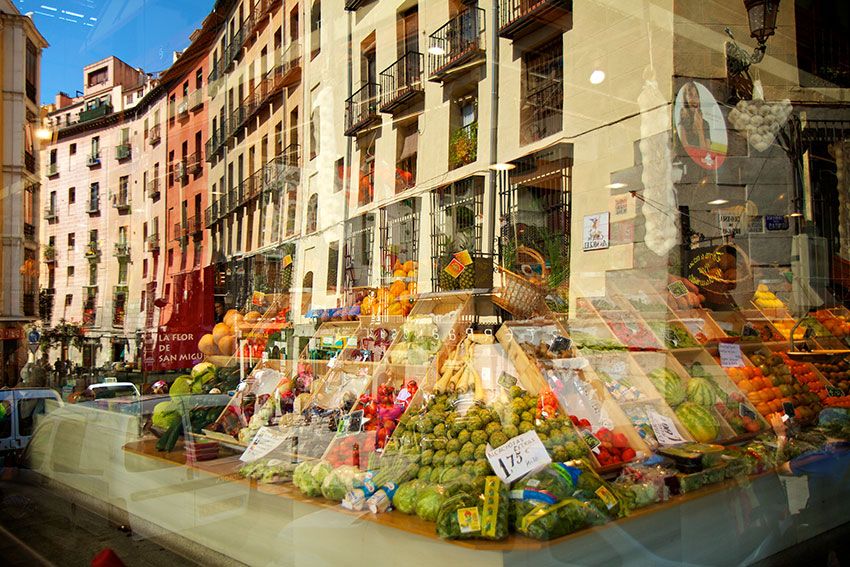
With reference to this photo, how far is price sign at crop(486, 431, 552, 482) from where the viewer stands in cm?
312

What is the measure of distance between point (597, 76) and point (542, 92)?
526mm

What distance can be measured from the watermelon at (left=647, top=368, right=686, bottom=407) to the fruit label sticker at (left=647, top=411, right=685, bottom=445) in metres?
0.19

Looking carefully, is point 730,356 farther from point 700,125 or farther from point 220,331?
point 220,331

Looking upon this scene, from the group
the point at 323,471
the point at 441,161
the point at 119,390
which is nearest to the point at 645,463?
the point at 323,471

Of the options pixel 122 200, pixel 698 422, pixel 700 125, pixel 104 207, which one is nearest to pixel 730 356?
pixel 698 422

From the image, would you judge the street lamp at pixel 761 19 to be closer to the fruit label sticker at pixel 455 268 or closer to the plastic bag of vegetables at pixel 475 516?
the fruit label sticker at pixel 455 268

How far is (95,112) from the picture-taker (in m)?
4.38

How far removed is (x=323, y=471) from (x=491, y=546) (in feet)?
3.89

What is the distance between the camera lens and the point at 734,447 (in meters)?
3.88

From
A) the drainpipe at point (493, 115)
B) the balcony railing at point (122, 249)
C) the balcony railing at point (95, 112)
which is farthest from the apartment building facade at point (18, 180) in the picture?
the drainpipe at point (493, 115)

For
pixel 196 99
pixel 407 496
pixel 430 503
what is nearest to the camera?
pixel 430 503

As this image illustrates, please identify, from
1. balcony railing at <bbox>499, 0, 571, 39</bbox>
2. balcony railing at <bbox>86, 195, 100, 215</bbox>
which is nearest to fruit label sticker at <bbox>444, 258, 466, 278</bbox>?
balcony railing at <bbox>499, 0, 571, 39</bbox>

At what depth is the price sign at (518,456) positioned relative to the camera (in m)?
3.12

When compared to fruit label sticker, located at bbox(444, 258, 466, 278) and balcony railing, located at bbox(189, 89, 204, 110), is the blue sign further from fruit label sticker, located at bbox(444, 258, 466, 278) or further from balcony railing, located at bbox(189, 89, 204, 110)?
balcony railing, located at bbox(189, 89, 204, 110)
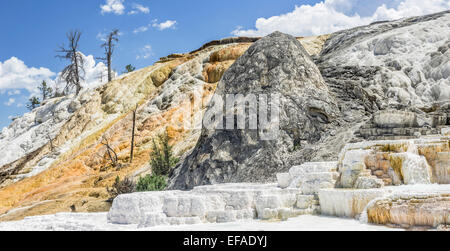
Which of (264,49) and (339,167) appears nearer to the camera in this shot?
(339,167)

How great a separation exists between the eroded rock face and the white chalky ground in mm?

__EXERCISE PROMPT__: Copy every record above word for word, leaving out the pictures.

__WRITTEN RESPONSE__:
With reference to this photo, how far is price sign at crop(486, 431, 552, 482) from where the viewer stands in cm?
312

What is the measure of distance between point (597, 76) and point (542, 92)?
526mm

What distance can be measured from the watermelon at (left=647, top=368, right=686, bottom=407) to the fruit label sticker at (left=647, top=411, right=685, bottom=445) in metres?
0.19

Looking carefully, is point 730,356 farther from point 700,125 or farther from point 220,331?
point 220,331

Looking upon this scene, from the group
the point at 323,471
the point at 441,161
the point at 119,390
which is nearest to the point at 645,463?
the point at 323,471

Of the options pixel 122 200, pixel 698 422, pixel 700 125, pixel 104 207, which one is nearest to pixel 730 356?
pixel 698 422

From the image, would you judge the street lamp at pixel 761 19 to be closer to the fruit label sticker at pixel 455 268 or closer to the plastic bag of vegetables at pixel 475 516?
the fruit label sticker at pixel 455 268

How far is (95,112) from the picture-taker (in m)?
4.38

How far removed is (x=323, y=471) from (x=491, y=546) (in feet)?
3.89

What is the distance between the camera lens and the point at 734,447 (in meters)?
3.88

From
A) the drainpipe at point (493, 115)
B) the balcony railing at point (122, 249)
C) the balcony railing at point (95, 112)
which is farthest from the apartment building facade at point (18, 180) in the picture?
the drainpipe at point (493, 115)

For
pixel 196 99
pixel 407 496
pixel 430 503
what is nearest to the camera?
pixel 430 503

As this image illustrates, please identify, from
1. balcony railing at <bbox>499, 0, 571, 39</bbox>
2. balcony railing at <bbox>86, 195, 100, 215</bbox>
which is nearest to fruit label sticker at <bbox>444, 258, 466, 278</bbox>?
balcony railing at <bbox>499, 0, 571, 39</bbox>

At what depth is the price sign at (518,456) positioned relative to the camera (in m)?
3.12

When compared to fruit label sticker, located at bbox(444, 258, 466, 278) and balcony railing, located at bbox(189, 89, 204, 110), is the blue sign further from fruit label sticker, located at bbox(444, 258, 466, 278) or further from balcony railing, located at bbox(189, 89, 204, 110)?
balcony railing, located at bbox(189, 89, 204, 110)
Which of (264,49) and (339,167) appears nearer to the camera in this shot?
(339,167)

How great a separation exists between the eroded rock face and the white chalky ground in mm?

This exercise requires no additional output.